== Given passage ==

While it is technically possible for the worker to negotiate better terms, in practice employers reject negotiation over the scope of employer authority out of hand, except for employees at the very top of the worker hierarchy and those represented by labor unions. Since they, like nineteenth-century husbands, have been dealt all the authority cards by default, why would they negotiate to give any of them to their employees?
You write about a time, roughly between the mid-eighteenth century and the American Civil War, when it made sense to talk about the free market as being part of a left political project. Adam Smith, Thomas Paine, and Abraham Lincoln all thought the market could be a liberating way of organizing society. Why did they think that, and what were their moral motivations for supporting the free market?
Smith, Paine, and Lincoln all recognized that subjection to an employer was not good for workers. Wage workers couldn’t keep all the fruits of their labor, had to bow and scrape before their bosses, and had to work under stultifying conditions, under the authority of an oppressive boss. They were not really free.
Early free-market thinkers thought that breaking up monopolies in land and manufacturing, abolishing all forms of involuntary servitude (not only slavery, but indentured service, debt peonage, and apprenticeship), and, in the US case, giving away land, would enable wage laborers to acquire enough capital to become self-employed.
They thought that large employers existed only because the state was propping them up by rigging the rules of the game in their favor. Open up markets to competition, and the most efficient producer — the self-employed proprietor — would run the lazy, stupid aristocrats and scheming large manufacturers out of business. This is a story of worker liberation! That’s why they supported it.
Still, we should keep in mind that this promised liberation was very partial. In the US, it was bought at the terrible expense of Native Americans, who were ethnically cleansed from the lands given away to white workers in the Homestead Act and other state actions. Everywhere it failed to address the fact that men retained total control over the labor of their wives, via the marriage contract.

===
== Data lines ==

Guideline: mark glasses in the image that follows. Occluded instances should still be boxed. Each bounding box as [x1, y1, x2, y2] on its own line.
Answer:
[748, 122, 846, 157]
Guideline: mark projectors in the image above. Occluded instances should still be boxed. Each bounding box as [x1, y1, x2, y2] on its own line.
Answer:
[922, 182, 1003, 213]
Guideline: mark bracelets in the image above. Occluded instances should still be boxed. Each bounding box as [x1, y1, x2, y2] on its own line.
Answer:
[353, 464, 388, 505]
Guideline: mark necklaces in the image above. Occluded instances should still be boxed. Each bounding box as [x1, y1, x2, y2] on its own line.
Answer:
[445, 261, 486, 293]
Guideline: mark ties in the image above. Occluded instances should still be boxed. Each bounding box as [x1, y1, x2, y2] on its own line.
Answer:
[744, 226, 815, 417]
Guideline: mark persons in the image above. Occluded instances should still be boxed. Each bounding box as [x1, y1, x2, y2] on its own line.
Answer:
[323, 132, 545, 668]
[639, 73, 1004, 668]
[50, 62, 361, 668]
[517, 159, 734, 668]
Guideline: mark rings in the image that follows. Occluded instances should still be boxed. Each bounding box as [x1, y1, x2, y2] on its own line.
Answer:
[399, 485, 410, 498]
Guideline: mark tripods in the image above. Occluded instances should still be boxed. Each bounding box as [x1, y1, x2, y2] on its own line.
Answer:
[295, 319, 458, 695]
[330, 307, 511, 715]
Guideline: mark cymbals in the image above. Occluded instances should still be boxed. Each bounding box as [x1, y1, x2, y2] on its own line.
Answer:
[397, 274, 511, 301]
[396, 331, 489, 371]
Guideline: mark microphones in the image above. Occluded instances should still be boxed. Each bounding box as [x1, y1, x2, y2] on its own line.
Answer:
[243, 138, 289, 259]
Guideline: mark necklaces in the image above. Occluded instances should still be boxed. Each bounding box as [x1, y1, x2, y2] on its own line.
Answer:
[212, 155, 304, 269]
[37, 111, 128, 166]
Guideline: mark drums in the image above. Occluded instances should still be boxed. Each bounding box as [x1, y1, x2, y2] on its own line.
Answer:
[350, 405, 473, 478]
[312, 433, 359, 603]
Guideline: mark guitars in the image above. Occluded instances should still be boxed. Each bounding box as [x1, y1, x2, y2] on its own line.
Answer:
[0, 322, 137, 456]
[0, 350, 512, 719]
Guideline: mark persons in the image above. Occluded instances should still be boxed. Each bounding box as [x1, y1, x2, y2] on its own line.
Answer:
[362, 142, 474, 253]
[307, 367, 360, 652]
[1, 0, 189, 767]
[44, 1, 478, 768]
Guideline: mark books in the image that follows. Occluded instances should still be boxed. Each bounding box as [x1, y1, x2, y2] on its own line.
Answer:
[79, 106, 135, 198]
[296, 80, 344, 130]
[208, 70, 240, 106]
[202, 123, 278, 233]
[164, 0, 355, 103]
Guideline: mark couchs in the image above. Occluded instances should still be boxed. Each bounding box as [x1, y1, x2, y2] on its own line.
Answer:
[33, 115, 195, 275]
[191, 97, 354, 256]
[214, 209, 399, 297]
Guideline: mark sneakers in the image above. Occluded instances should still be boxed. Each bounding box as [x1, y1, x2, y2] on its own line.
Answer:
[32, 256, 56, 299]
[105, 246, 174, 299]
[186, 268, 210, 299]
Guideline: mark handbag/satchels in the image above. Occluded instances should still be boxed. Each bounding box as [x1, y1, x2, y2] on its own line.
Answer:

===

Answer these questions from the passage on free markets and worker freedom.
(a) Which three figures does the passage say thought the market could be a liberating way of organizing society?
(b) Besides slavery, what forms of involuntary servitude did early free-market thinkers want to abolish?
(c) Who was ethnically cleansed from the lands given away under the Homestead Act?

(a) Adam Smith, Thomas Paine, and Abraham Lincoln.
(b) Indentured service, debt peonage, and apprenticeship.
(c) Native Americans.